Category: Phandom/The Fantastic Foursome (YouTube RPF)
Genre: Domestic, Established Relationship, Fluff, Humor, Live Shows (Phandom), M/M, Parent Phan, Warnings for vomiting, married with kids
Language: English
Status: Completed
Published: 2018-05-21
Updated: 2018-05-21
Packaged: 2019-05-09 14:19:37
Rating: Teen And Up Audiences
Warnings: No Archive Warnings Apply
Chapters: 1
Words: 4,026
Publisher: archiveofourown.org
Story URL: https://archiveofourown.org/works/14717723
Author URL: https://archiveofourown.org/users/iihappydaysii/pseuds/iihappydaysii
Summary: During a live show, Dan and Phil discuss the Disney World disaster that was their most recent holiday with their kids.





	Where's Mine?

They’d spent the first fifteen minutes avoiding what half the chat was asking about—their recent trip to Disney World. It had been… well, it had been an adventure, to say the least, and Phil was waiting to see if Dan would want to address it.

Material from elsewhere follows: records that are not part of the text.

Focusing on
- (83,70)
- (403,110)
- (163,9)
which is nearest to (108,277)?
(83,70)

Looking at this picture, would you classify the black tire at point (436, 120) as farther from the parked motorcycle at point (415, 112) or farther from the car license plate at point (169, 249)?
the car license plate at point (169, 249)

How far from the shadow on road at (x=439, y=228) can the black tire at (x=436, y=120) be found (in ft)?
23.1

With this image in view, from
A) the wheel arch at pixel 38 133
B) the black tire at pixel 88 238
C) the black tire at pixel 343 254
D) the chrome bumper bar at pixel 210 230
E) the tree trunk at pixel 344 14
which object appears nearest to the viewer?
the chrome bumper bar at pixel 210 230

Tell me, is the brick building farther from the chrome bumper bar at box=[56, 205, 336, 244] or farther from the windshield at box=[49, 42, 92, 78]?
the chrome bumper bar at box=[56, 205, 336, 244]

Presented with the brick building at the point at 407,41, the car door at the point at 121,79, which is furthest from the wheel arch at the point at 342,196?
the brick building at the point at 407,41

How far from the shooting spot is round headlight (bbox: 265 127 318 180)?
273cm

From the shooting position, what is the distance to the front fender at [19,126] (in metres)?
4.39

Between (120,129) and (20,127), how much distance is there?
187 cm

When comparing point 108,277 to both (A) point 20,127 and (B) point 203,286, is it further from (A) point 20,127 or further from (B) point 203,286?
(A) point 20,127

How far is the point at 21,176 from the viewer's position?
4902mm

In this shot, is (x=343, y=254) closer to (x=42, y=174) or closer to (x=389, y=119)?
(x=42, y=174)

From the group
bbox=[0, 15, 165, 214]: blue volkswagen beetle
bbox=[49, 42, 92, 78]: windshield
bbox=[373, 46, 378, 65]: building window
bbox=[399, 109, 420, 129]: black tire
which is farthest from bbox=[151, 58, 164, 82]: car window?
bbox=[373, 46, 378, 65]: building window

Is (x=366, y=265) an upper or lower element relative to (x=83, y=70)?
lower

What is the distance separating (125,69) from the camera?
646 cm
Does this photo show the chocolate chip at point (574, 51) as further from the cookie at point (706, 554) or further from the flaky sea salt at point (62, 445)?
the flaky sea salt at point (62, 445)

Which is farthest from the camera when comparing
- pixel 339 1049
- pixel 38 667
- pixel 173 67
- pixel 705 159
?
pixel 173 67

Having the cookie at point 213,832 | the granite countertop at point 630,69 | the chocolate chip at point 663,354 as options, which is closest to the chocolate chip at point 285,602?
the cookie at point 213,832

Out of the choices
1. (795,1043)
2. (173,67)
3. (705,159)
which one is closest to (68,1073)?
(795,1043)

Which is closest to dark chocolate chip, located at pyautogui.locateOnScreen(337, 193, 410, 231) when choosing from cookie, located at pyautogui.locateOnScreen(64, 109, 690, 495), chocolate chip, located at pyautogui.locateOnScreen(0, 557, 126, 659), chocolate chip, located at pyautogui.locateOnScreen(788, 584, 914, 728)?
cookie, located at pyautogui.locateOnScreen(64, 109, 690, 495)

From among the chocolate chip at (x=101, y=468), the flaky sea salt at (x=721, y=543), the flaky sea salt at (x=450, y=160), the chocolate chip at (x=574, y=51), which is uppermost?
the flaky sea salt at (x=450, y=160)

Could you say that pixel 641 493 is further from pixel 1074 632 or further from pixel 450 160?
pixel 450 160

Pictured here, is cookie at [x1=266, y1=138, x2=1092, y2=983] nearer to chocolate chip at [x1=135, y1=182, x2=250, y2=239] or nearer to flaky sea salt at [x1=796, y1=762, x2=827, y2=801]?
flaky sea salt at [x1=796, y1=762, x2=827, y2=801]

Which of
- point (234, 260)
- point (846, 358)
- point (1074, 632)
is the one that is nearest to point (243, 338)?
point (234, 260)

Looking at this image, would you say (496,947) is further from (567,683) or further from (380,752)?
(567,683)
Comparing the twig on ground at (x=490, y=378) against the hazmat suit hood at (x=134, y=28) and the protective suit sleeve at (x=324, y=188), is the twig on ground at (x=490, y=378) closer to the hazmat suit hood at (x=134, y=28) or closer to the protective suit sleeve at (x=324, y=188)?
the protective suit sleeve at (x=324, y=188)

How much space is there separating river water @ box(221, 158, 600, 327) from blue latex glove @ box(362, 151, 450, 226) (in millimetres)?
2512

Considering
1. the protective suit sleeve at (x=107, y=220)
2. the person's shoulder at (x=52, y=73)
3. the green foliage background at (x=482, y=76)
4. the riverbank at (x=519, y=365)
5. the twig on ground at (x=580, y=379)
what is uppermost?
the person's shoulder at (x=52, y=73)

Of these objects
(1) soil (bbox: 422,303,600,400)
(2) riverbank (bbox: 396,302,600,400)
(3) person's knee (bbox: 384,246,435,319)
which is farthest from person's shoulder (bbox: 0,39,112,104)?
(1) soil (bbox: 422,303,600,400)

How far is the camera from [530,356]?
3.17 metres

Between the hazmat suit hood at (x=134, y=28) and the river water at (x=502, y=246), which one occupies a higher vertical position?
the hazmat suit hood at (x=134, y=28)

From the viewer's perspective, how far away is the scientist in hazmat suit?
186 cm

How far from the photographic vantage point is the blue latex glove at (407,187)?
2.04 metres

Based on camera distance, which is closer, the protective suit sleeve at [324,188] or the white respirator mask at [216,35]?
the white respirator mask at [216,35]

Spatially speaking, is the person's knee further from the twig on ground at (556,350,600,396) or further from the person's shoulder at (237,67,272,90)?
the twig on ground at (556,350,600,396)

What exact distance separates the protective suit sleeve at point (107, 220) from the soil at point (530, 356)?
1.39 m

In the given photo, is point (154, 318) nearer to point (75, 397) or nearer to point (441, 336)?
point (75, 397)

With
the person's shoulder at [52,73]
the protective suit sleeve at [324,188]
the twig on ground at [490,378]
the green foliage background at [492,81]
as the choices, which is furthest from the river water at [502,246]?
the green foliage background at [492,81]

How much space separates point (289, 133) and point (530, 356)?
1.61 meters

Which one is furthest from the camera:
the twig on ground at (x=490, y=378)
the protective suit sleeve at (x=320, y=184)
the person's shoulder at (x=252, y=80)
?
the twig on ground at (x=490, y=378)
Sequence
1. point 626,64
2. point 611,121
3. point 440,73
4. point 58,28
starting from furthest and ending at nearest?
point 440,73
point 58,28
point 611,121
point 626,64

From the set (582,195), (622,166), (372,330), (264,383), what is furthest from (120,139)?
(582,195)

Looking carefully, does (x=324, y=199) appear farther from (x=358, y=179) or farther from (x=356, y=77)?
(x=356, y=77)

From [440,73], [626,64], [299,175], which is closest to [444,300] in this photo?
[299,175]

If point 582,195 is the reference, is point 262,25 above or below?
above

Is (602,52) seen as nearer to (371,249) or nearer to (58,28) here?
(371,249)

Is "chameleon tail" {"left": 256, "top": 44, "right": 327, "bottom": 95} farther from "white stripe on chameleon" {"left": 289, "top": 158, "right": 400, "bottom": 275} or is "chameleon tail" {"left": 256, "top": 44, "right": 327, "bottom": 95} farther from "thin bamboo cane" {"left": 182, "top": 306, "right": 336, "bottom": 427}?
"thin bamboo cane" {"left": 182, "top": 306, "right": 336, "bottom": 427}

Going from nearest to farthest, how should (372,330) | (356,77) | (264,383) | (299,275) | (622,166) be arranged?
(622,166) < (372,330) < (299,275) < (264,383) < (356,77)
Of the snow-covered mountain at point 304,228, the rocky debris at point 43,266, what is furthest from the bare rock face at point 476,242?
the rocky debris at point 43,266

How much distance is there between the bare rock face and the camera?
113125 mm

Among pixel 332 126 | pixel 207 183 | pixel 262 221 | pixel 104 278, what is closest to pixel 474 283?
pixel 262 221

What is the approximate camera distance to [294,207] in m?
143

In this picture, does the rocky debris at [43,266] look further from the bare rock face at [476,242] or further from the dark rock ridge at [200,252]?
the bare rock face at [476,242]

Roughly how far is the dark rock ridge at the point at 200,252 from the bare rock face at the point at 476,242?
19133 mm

Apparently, not saying anything about it was suddenly too much for Dan because he blurted out one of the many questions like this from the chat.

“How was your trip to Disney World?” Dan let out a breath. “How was our… How was our…? You want to know how our trip to Disney World was?” He was stretching out his words, exaggerating, but Dan’s over the top behavior had always made Phil laugh, and he had to fight to hold it back now.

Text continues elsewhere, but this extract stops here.